The Democratic leadership in Chicago is staking out an aggressive position, imposing austerity that has been its policy for decades. While insisting there is no more than $500 million for schools before and during the teachers strike, Lightfoot’s 2020 budget proposal increases spending for police by 7 percent, or $100 million.
Lightfoot and CPS are giving the CTU nothing that they can try to sell to teachers to force through an agreement. This is why the CTU has not moved to shut down the strike quickly, as it pledged to do before it began.
The Democratic administration is applying financial pressure to teachers to try to force an end to the strike. On November 1, teachers may lose their health insurance for the duration of the strike and be shifted onto the federal COBRA insurance, known for its high cost.
For its part, the CTU is not paying teachers any strike pay, contributing to the financial pressure on educators to end the strike.
According to the CTU, the negotiations have come down to three issues: additional elementary school teacher preparation time, and two items of legislation, one for an elected school board and another for expanding the number of issues that the union can bargain over.
Even if these demands were met, they would do nothing to resolve the basic issues teachers are striking over.

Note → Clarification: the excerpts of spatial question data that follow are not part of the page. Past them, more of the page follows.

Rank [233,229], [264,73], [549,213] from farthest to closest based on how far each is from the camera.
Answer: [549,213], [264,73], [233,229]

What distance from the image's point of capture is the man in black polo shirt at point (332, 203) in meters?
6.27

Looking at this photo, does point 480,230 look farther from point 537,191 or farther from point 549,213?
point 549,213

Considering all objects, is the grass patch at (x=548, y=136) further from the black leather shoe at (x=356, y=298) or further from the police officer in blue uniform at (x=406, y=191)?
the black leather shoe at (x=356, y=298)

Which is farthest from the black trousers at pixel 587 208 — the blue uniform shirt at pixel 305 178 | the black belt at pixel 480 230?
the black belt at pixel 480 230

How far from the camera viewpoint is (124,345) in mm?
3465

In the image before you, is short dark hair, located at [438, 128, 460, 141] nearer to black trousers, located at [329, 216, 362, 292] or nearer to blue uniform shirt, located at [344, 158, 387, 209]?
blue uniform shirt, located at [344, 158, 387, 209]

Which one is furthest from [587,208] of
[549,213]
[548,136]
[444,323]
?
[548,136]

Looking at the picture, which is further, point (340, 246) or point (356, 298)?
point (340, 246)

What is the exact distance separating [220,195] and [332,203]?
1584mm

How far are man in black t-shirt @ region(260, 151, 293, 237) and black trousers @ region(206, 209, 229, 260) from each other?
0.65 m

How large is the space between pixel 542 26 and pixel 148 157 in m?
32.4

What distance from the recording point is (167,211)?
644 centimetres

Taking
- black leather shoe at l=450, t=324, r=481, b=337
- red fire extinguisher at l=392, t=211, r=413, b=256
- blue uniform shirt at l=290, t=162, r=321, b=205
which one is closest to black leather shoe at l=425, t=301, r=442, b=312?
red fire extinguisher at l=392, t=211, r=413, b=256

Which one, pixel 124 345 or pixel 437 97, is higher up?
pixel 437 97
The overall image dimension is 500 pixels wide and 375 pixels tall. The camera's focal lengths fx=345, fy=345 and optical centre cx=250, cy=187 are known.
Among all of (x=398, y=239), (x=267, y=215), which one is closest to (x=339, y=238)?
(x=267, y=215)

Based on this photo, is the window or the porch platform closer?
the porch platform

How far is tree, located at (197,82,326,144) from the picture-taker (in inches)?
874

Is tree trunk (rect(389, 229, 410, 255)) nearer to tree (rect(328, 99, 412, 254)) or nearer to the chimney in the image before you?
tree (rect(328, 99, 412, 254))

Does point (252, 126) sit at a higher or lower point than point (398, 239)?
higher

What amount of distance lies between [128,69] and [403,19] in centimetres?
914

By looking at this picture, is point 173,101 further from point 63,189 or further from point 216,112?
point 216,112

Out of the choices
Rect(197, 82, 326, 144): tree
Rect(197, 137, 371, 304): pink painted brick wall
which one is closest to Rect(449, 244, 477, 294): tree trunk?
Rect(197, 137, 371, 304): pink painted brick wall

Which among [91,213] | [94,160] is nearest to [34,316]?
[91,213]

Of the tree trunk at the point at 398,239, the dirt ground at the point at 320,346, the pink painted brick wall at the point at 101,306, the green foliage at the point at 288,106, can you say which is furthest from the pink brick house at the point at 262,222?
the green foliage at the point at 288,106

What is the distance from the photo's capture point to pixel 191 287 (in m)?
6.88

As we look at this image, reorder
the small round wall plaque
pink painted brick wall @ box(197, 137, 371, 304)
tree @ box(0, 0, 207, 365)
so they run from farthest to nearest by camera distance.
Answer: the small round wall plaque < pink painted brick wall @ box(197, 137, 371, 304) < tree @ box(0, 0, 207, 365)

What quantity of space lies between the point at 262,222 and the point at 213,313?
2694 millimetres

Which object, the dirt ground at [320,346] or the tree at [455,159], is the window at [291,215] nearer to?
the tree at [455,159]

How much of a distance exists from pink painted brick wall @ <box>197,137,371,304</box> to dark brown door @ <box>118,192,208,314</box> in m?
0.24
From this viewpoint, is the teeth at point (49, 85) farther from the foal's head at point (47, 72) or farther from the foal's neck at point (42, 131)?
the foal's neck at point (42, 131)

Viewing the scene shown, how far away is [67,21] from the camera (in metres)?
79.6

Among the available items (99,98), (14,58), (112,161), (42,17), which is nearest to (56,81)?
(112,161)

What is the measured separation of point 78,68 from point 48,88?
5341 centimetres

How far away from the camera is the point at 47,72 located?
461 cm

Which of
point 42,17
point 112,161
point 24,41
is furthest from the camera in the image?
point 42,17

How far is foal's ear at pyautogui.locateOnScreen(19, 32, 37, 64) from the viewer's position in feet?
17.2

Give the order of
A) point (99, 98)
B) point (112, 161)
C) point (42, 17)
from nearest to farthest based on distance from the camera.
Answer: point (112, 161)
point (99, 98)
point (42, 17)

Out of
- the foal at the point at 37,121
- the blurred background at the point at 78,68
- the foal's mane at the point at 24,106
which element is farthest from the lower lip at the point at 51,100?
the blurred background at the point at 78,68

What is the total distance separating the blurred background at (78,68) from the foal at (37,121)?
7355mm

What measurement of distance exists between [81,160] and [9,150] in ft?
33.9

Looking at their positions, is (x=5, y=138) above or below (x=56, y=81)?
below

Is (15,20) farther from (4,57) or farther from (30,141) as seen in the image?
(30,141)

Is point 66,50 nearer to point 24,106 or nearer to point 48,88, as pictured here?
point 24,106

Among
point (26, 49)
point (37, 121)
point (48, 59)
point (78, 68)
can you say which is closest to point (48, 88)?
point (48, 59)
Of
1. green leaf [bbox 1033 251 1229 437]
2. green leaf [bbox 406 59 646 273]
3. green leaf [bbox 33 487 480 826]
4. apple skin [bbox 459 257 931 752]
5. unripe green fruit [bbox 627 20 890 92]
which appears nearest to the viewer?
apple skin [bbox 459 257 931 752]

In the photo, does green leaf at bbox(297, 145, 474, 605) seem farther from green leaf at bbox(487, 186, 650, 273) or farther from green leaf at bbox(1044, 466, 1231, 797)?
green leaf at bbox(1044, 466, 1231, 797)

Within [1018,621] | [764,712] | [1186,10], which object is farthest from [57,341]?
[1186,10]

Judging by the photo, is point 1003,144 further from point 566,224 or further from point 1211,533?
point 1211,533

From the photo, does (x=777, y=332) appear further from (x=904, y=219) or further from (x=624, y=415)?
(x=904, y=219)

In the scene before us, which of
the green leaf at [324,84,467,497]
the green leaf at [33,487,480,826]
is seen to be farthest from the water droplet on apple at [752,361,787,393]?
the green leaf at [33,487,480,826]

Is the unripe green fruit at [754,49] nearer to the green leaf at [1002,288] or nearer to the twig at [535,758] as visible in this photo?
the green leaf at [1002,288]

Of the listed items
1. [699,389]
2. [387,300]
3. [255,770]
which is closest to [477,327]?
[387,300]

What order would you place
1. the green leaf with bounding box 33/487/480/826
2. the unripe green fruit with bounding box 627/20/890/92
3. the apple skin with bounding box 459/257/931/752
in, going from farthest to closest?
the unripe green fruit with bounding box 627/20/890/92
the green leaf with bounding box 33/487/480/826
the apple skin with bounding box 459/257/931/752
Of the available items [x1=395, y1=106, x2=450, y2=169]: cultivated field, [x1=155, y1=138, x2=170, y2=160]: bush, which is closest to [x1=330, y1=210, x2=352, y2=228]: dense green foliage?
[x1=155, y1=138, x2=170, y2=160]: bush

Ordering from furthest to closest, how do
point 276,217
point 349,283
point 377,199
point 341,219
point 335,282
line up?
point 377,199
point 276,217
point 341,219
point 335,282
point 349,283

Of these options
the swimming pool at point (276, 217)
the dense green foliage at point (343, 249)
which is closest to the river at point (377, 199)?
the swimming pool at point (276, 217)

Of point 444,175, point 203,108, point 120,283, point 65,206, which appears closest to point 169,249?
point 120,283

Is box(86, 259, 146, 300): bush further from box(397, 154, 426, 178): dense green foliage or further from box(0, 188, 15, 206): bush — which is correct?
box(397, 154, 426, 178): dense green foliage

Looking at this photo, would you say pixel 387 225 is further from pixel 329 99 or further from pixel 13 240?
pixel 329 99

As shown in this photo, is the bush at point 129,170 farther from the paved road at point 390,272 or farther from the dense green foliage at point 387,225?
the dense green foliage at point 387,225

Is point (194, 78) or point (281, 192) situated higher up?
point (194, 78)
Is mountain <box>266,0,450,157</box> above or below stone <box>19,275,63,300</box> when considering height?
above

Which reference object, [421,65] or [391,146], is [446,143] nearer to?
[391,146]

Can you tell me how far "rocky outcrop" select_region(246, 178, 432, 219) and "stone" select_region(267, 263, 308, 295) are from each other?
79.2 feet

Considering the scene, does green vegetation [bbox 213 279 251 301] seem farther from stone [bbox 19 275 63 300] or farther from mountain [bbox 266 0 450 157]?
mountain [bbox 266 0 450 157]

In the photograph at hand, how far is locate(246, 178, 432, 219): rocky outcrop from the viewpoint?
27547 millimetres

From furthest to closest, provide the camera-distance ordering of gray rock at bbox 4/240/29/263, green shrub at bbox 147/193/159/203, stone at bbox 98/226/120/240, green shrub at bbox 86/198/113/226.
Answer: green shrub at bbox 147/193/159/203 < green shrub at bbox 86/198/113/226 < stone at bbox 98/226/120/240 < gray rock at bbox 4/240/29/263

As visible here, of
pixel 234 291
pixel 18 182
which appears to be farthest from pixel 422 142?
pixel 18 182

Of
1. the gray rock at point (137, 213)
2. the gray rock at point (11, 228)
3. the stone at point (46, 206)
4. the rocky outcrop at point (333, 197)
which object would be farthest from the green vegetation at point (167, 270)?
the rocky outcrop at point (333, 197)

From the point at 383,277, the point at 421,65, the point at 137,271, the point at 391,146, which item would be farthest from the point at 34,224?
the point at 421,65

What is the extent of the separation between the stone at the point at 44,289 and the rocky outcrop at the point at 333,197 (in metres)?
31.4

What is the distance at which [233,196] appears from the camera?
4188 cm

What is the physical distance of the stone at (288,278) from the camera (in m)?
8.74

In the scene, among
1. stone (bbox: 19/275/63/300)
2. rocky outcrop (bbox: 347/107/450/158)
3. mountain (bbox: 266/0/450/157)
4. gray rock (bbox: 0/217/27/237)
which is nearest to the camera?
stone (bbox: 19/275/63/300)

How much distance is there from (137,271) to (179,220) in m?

Over the weekend, the CTU declared that it was only $38 million away from striking a deal with CPS. The school board claims that the CTU’s demands are closer to $100 million. Both figures are grossly inadequate to fund the city’s public schools, amounting to less than one-half of a percent of the school district’s $7.7 billion operating budget.
As vice president of the CTU during the 2012 Chicago teachers strike, Sharkey was instrumental in negotiating the concessions deal with then Mayor Rahm Emanuel that eroded tenure and enforced standardized testing for teacher evaluations. The shutdown of the strike paved the way for the closure of 49 public schools, thousands of teacher layoffs and the expansion of several networks of privately run charter schools.
The CTU has engaged in political theatre throughout the strike, posturing as an opponent of Lightfoot’s proposals while simultaneously working out a deal with the mayor.
Teachers and school staff face the threat of a repeat of the 2012 betrayal, in which they will be forced to swallow a concessions contract branded as a “victory” without adequate time to read and discuss it before voting.
To defend public education, teachers must expand the strike and break through the isolation imposed by CTU, which is aimed at pressuring teachers to accept the concessions demanded by CPS.
Teachers are determined to fight back against any concessions that the city attempts to impose with the aid of the CTU.
One teacher outside of the House of Delegates meeting told the World Socialist Web Site Teachers Newsletter: “I am willing to fight for as long as it takes. I definitely think this strike needs to be expanded. The whole city should be on strike.”
Addressing the CTU’s betrayal of the 2012 teachers’ strike, the teacher continued: “It did nothing. Today we’re fighting for the same things we were fighting for then.”
Several thousand teachers, students and supporters marched in the city early Tuesday morning, targeting the city’s planned Lincoln Yards development, a former industrial corridor that the city has committed public funds to transform into a luxury business district. Nine teachers were arrested occupying a lobby of a company receiving public funds for private development. They were later released.
The WSWS calls on teachers and school staff to vote “no” to any concessions contract imposed by the CTU and to take the initiative for their struggle into their own hands by forming rank-and-file committees to discuss and democratically decide on their own demands.
These committees must link up with hotel workers, logistics workers, autoworkers, and others across the city to prepare for a general strike and expand the fight to defend the right of public education to the working class worldwide in a global offense against the capitalist system.